Given information:
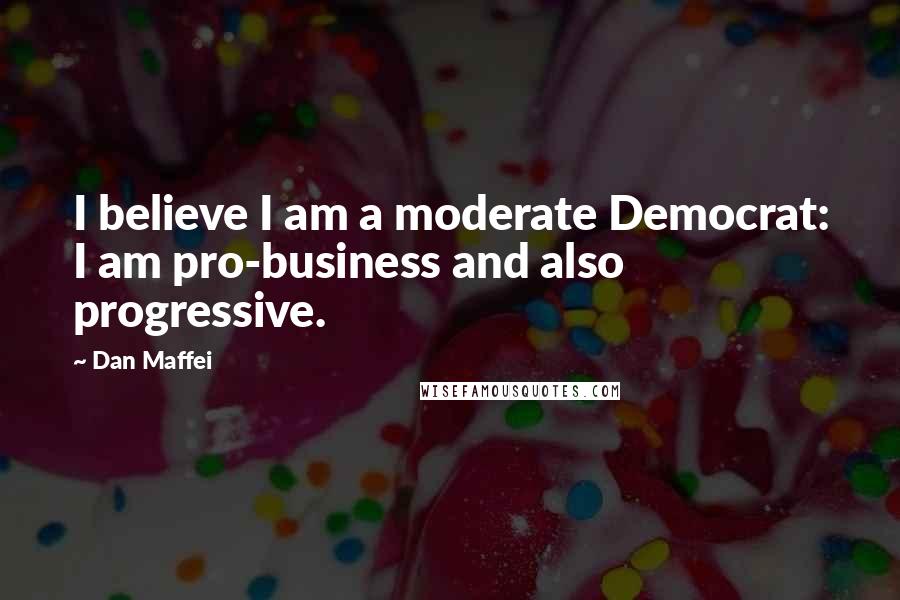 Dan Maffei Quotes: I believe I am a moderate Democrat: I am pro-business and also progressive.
...
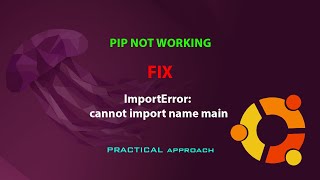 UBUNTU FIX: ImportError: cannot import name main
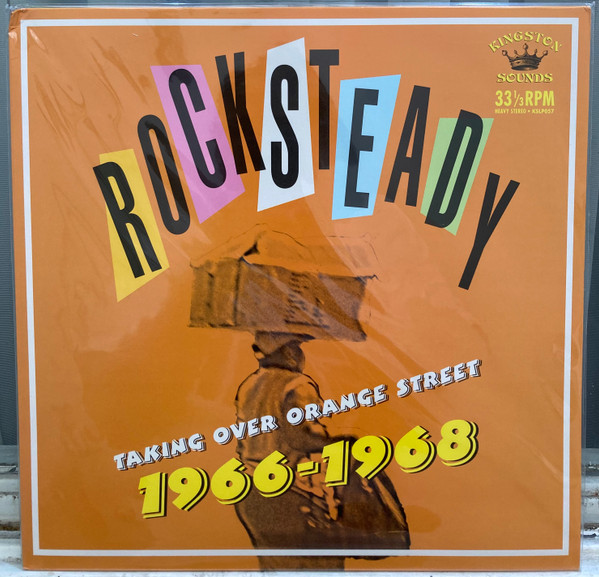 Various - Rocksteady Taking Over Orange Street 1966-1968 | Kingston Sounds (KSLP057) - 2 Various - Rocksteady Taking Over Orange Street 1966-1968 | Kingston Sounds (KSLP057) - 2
* * *
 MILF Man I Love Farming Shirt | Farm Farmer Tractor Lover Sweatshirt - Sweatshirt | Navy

Task details:
Set the pictures aside and retype exactly the lines above from the line with "UBUNTU FIX: ImportError: cannot" to the line with "- 2 Various", both included, adding no others.

Response to the exercise:
 UBUNTU FIX: ImportError: cannot import name main
 Various - Rocksteady Taking Over Orange Street 1966-1968 | Kingston Sounds (KSLP057) - 2 Various - Rocksteady Taking Over Orange Street 1966-1968 | Kingston Sounds (KSLP057) - 2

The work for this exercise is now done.